> _WHAT IS ASKED_
In the records below, starting with the line containing "In the photograph" and continuing through the end of the records, replace "bucket" with "pail" and reproduce those lines with nothing else changed.

> _DATA FOR THE TASK_
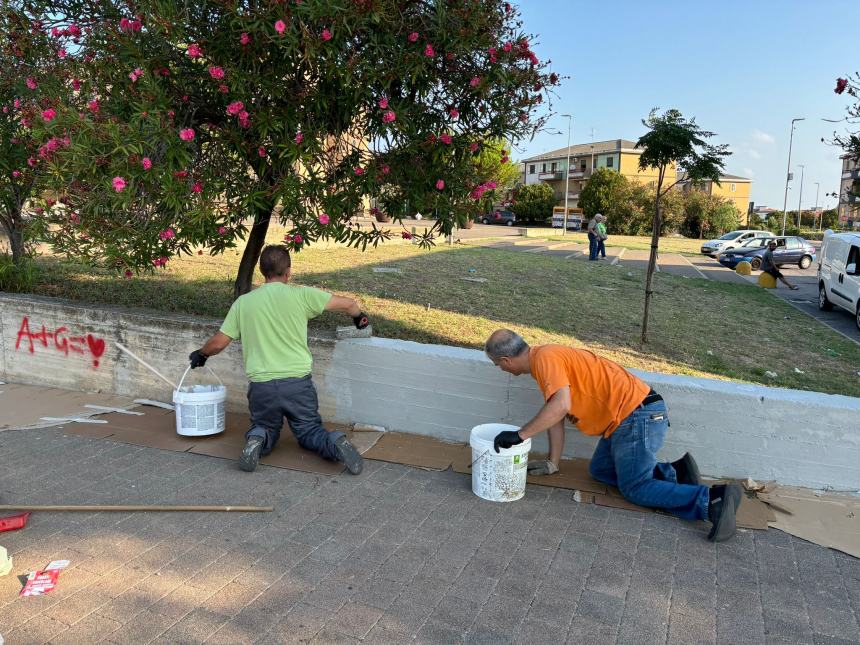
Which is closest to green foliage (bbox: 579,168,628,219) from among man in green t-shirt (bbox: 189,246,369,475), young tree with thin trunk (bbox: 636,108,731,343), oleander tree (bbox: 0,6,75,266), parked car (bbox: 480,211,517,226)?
parked car (bbox: 480,211,517,226)

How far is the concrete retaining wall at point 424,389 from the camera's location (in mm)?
4321

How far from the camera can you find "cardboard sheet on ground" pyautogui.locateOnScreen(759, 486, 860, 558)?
148 inches

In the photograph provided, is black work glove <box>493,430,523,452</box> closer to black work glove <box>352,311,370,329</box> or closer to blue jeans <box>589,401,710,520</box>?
blue jeans <box>589,401,710,520</box>

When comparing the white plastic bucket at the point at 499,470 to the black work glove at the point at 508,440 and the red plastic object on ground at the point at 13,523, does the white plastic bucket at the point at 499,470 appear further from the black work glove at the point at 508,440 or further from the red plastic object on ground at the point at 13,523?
the red plastic object on ground at the point at 13,523

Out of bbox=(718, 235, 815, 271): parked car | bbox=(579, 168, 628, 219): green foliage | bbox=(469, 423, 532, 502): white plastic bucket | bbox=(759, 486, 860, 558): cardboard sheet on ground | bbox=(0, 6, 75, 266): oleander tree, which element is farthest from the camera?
bbox=(579, 168, 628, 219): green foliage

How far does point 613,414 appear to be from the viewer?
397cm

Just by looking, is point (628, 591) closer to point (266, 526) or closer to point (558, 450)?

> _TASK RESULT_
In the photograph provided, is black work glove <box>493,430,523,452</box> closer to black work glove <box>352,311,370,329</box> or closer to blue jeans <box>589,401,710,520</box>?
blue jeans <box>589,401,710,520</box>

When comparing the white plastic pail at the point at 499,470 to the black work glove at the point at 508,440 and the red plastic object on ground at the point at 13,523, does the white plastic pail at the point at 499,470 appear further from the black work glove at the point at 508,440 or further from the red plastic object on ground at the point at 13,523?
the red plastic object on ground at the point at 13,523

Out of bbox=(718, 235, 815, 271): parked car | bbox=(579, 168, 628, 219): green foliage | bbox=(469, 423, 532, 502): white plastic pail | bbox=(759, 486, 860, 558): cardboard sheet on ground | bbox=(0, 6, 75, 266): oleander tree, which element is farthest from the camera?
bbox=(579, 168, 628, 219): green foliage

How far does point 613,414 appear to be from the viewer?
397cm

Just by looking, is point (628, 591) closer to point (266, 526) or closer to point (558, 450)?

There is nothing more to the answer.